Colin Barker(ZDNet UK)2005年07月22日 12時53分

--地球外生命体の存在に関しては、どんな印象を持ちましたか。楽しいだけで、具体的な収穫はなかったのでしょうか。

 基本的には、いたって退屈な作業でした。大量のデータを延々と探っていくわけですからね。忘れてはならないのは、私が侵入したのは公開ウェブサイトではなく、米軍用の非公開のウェブサイトだったということです。ロジスティクスに関するサイトや、援護活動に関するサイトがありました。私はネットワークの管理者権限を手に入れるとすぐに、キーワードをもとにファイル検索コマンドを実行しました。たまにファイルがヒットすると、わくわくしました。胸が高鳴りました。私はこの作業を「調査」と呼びましたが、適切な表現ではないかもしれません。

--いるべきでない場所にいるという感覚が、楽しかったのでしょうか。

 違法行為をしているというスリルは確かにありましたが、それも最初のうちだけでした。新しい事実を発見したり、学んだりしていくうちに、私はUFOの問題を真剣に考えるようになり、秘密裏に開発されている技術の存在にも、関心を持つようになりました。反重力技術がすでに完成していることは間違いありません。量子物理学のメカニズムからいうと、反重力とは、真空からエネルギーを自由に引き出すことです。この技術は石油をめぐる争いに終止符を打ち、飢餓を緩和し、灌漑を促進するものとなるでしょう。これはフリーエネルギーであり、非常に重大な発見です。

--米国はすでに反重力装置を完成させているというのですか。

 そうです。2年ほど前、米国のBoeing Aerospace社が反重力研究に5000万ドルを投資することを発表しました。私はなぜ今、そのような発表をするのかと思いました。一般には知られていないだけで、米国はすでにそのような装置を完成させているのです。事実を追求されたときには、NASA、軍部、そして産業界の上層部にいる一部の反乱分子がやったことだと弁明するつもりなのでしょう。

--あなたはそのような情報をどこで得ているのですか。反重力装置に関する情報は公開されているのですか。

 公開されているものもあれば、そうでないものもあります。たとえば、「Disclosure Project」というものがあります。これはワシントンのロビイストグループですが、その中心人物である軍医のSteven Greerは、民間航空会社の管制官からNATOの元総司令官まで、さまざまな関係者から300もの宣誓供述書を集めました。その内容は「UFOは存在し、軍の一部はそのことを知っている。政府は浸透効果を利用して、この技術をあらゆる場所に普及させようとしている」というものでした。

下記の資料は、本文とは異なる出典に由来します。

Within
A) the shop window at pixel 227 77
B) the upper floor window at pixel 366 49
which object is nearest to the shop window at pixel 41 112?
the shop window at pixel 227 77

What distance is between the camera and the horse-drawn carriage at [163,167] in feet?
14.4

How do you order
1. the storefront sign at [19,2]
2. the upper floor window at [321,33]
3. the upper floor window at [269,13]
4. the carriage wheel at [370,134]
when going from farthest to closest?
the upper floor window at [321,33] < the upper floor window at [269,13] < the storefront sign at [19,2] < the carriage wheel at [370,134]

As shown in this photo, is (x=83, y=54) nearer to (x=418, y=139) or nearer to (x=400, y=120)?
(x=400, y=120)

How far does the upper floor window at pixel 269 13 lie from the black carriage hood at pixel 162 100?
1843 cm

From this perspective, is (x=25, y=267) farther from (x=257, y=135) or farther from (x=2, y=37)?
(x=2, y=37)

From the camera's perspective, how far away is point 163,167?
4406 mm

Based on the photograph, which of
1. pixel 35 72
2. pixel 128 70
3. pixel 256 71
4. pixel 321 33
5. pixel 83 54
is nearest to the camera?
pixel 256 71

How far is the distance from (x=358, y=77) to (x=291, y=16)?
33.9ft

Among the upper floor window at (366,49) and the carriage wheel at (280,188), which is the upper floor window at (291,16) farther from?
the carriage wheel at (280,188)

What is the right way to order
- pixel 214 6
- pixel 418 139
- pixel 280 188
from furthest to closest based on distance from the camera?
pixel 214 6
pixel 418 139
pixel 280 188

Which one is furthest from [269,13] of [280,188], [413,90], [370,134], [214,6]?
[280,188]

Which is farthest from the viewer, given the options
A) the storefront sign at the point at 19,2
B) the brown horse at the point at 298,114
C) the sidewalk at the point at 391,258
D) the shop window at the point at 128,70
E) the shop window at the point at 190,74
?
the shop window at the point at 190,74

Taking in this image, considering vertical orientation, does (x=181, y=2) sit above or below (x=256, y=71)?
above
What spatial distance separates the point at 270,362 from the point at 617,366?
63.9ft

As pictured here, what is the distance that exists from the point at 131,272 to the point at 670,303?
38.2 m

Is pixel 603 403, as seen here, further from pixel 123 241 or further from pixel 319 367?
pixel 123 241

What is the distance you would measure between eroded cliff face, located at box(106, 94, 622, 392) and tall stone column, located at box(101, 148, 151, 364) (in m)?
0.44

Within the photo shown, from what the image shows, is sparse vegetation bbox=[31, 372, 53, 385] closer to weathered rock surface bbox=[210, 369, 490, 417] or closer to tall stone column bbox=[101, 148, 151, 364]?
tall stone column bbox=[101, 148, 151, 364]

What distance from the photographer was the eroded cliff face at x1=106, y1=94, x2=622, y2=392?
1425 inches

--米国に身柄を引き渡される可能性については、どのように感じていますか。

 最初に逮捕されたとき(2002年)と比べればマシですが、状況はよく似ています。ちょうど、インターネット関連の仕事--具体的には、コンピュータゲームの試験の仕事をしないかと誘われていたのですが、保釈の条件(インターネットに接続されたコンピュータを使用してはならない)のせいで、この話はまとまりませんでした。大家には部屋を出て行けといわれています。マスコミや警察の目がうるさいからでしょう。部屋を失い、仕事を失った--2002年に逆戻りしたような気分です。それでも、今回は何とか、ガールフレンドは失わずに済みましたが。

 最初の数日間はかなり落ち込みましたね。でも、Boris Johnson(保守派国会議員)と話をしたおかげで、だいぶ元気になりました。彼はEnron Three(Enronの金融スキャンダルに関与した容疑で、米国から身柄の引き渡しを求められている3人の英国人銀行家)と共に、2003年引き渡し法に反対する早朝動議を提出しました。いや、Enron Threeではなく、彼らの望み通り、NatWest Threeと呼ぶべきかもしれません。いずれにしても、今は彼らと一緒に、司法審査と法の改正を要求しているところです。

--英国政府はどう考えているのでしょうか。

 私は弁護士に、英国の検察はなぜ、私の事件を英国警察から米国に委ねたのかと尋ねました。この弁護士が上層部の人間に聞いたところでは、それは「上」で決まったことだそうです。上というのは、おそらく内務省のことでしょう。

--それはよいことなのですか。

 いいえ。すでに結果は決まっているのかもしれません。しかし、ひとりではないという事実には励まされます。この早朝動議には70人近い国会議員が署名しています。

--ハッカーコミュニティからの反応や支援はありましたか。

 そのようなコミュニティが実在するかどうかはともかく、私自身は関与したことはありません。確かに、2002年に逮捕されたときは、何人かが声をかけてくれました。しかし、彼らはハッカーというより、ハッキング経験を持つ専門家です。頭脳明晰で、豊富な知識を持ち、法に詳しい人もいれば、法医学に関するコンピューティング技術に詳しい人もいます。彼らにはとても助けられています。事実、私の支援サイト「Free Gary」は、このような人々が立ち上げてくれたものです。

--(インターネットに接続されたコンピュータを使用してはならないという)保釈の条件がありますから、あなたが直接ウェブサイトを見ることはできませんね。

 そうです。Eメールを読むときも、いちいち印刷してもらわなければなりません。私は最初に逮捕されてからの3年間、インターネットを自由に使うことができたにも関わらず、自分のインターネットアカウントすら持っていませんでした。今になって、このような条件を課すのはバカげていると思います。